Chopard held a mini-soiree at its Bond Street boutique in London Sunday night to toast the launch of its latest diffusion jewelry line—its first to incorporate fairly mined gold. Doubling as a 60th anniversary tribute to the Palme d’Or, the highest prize awarded at the Cannes Film Festival, the “Palme Verte” collection comprises a ring, earrings, a necklace and a bracelet, all made from 18-carat yellow gold extracted by artisanal and small-scale miners according to the Alliance for Responsible Mining’s Fairmined standard for social and environmental responsibility.
Co-hosting the reception alongside Caroline Scheufele, co-president and artistic director at Chopard, was Livia Firth, whose “Green Carpet Challenge” initiative is facilitating the Swiss luxury brand’s so-called “journey to sustainable luxury.”
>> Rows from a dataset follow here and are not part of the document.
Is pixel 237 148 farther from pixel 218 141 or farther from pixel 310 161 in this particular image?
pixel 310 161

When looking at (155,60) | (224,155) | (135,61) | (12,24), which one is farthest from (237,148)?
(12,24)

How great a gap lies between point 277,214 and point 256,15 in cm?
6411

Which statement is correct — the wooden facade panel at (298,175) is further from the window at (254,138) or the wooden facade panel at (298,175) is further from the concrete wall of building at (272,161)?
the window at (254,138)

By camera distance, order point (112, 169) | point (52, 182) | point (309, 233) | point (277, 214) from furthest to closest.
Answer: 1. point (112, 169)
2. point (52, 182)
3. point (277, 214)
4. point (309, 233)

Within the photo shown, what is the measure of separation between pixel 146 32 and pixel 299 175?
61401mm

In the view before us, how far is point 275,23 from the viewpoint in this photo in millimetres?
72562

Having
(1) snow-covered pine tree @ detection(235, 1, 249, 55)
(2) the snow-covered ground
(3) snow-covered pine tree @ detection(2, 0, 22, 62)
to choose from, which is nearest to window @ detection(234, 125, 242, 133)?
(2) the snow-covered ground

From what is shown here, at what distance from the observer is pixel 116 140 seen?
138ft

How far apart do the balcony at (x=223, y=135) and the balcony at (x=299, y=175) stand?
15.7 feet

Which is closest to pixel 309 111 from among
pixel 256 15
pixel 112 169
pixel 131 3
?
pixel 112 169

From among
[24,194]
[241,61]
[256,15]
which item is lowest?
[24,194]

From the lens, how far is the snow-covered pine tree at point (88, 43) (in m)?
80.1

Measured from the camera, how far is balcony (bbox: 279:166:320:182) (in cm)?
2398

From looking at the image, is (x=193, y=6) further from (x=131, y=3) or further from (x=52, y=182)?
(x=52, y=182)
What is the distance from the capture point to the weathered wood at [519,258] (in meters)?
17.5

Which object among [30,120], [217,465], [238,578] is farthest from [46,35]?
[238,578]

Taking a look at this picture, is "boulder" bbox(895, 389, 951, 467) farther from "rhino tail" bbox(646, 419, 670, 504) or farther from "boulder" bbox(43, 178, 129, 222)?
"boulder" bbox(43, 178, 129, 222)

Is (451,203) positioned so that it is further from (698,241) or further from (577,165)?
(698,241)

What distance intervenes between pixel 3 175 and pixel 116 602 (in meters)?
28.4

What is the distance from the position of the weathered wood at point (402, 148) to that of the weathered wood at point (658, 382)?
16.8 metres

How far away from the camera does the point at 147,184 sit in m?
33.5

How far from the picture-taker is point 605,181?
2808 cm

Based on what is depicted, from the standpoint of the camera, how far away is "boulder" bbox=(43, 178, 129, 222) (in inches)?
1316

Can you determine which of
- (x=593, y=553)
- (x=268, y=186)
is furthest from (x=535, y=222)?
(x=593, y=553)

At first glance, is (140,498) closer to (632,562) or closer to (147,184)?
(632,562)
But Chopard isn’t just buying fair-trade gold. Through its efforts, the company has helped two more gold mines—one in Bolivia, the other in Colombia—achieve Fairmined status. Chopard has also partnered with PX Précinox, a Swiss gold refinery, to establish the first commercial trade route for fairly mined gold from Bolivia.
“The ultimate luxury is knowing how the products you love are produced,” Scheufele told British Harper’s Bazaar. “Particularly in the luxury business, because that’s where people can really afford to choose.”
The pieces, which range in cost from $2,360 to $10,840, are currently available at Chopard boutiques worldwide.